第2話 まーさんとシーブリーズ
まーさんは、肌が弱い。
すぐ痒くなるし、すぐカサカサになる。
でも、汗疹もできやすい。
いつも何やら塗っている。
まーさん曰く
彼女の身体は“わがままボディー”らしい。
たしかにまーさんの身体は、よくわがままを言って色々と困らせている。
まーさんの
“この、わがままボディーめー‼︎こーしてやる‼︎”
というセリフを何度聞いたかな。
毎日、何かを塗らなきゃいけない。塗るものも使ううちに合わなくなったり、大変そうだ。
きっと自分の体質に嫌になる時もあるんだろうな。
でもそんな時でもふざけながら、せかせかとわがままボディーに対処しているまーさんの頭を、僕は撫でたくなる。
そして……
“わがままボディー”が正直ツボだ。
まーさんにしては珍しく、上手いこと言ったなぁと少しだけ思っている。少しだけだけね。

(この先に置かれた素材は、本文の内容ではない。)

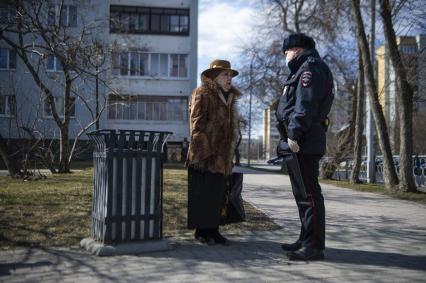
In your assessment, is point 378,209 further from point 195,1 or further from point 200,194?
point 195,1

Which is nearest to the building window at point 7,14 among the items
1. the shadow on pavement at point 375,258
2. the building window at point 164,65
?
the shadow on pavement at point 375,258

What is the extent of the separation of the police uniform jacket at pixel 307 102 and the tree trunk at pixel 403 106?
28.8ft

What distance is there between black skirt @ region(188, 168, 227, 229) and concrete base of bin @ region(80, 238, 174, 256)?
0.43m

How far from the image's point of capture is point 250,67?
3014 cm

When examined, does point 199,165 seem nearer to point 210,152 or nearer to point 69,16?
point 210,152

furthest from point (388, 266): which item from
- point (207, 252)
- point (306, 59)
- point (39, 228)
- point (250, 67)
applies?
point (250, 67)

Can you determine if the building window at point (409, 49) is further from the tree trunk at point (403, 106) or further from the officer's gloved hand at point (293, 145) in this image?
the officer's gloved hand at point (293, 145)

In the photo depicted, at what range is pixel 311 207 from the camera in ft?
16.0

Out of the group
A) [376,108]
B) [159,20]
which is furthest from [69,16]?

そんなまーさんなので、身体に合うボディーソープもなかなかないらしい。
化粧品から何から大変そうだ。さすがわがまま。
色んなタイプのものを試してはため息をついている。
“ねぇ、私の運命の相手はどこにいるの……?”
と遠い目をしているまーさん。
なんでボディソープでそこまで王子様を待つような顔ができるのかいつも謎だ。
そして、王子様ではまーさんを扱いきれないとも思っている。早く王子様はやめればいいと思う。

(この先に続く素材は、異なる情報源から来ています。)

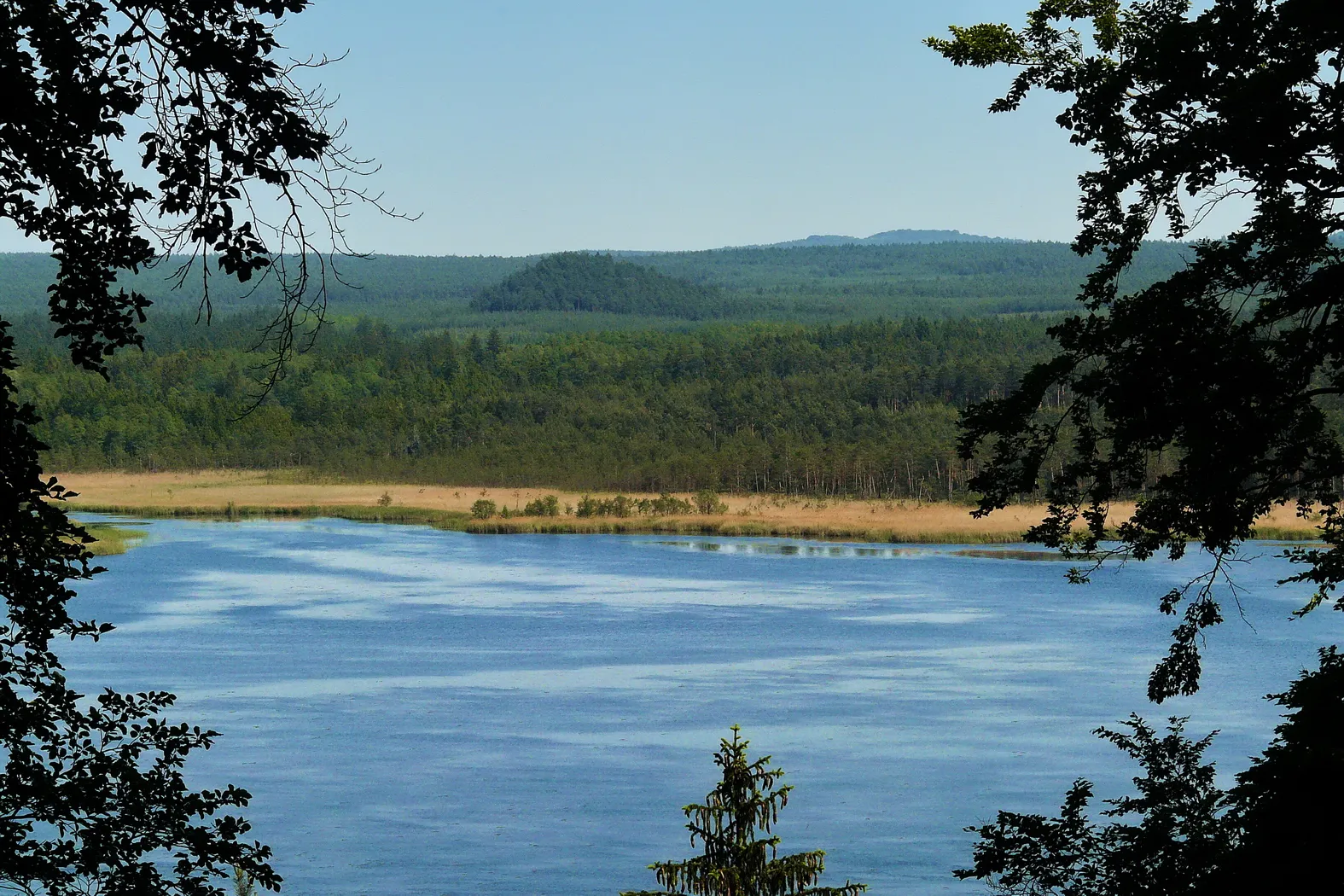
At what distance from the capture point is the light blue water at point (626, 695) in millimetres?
19516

ちなみに僕は、もう何年も一年中シーブリーズ一択。あの爽快感がお気に入りで、それしか使っていない。
ある日、まーさんがお風呂から出てひゃーひゃー言って笑っている。
「どうしたー?」
と聞くと、間違えて僕の使うシーブリーズで身体を洗ってしまったらしい。
「すごいねー!なにこれ!寒いよー。毛穴がひゃーーってする。ひゃーーー‼︎」
大騒ぎ。
楽しそうで何より。
ただ……それを僕に教えてくれたのは、数年前のまーさんなんだけどね。
「これすごいんだよ、おーさん使ってみて!」
って鼻の穴をふんふんさせて買ってきたのに。
我が家の忘れんぼうは、今日も元気です。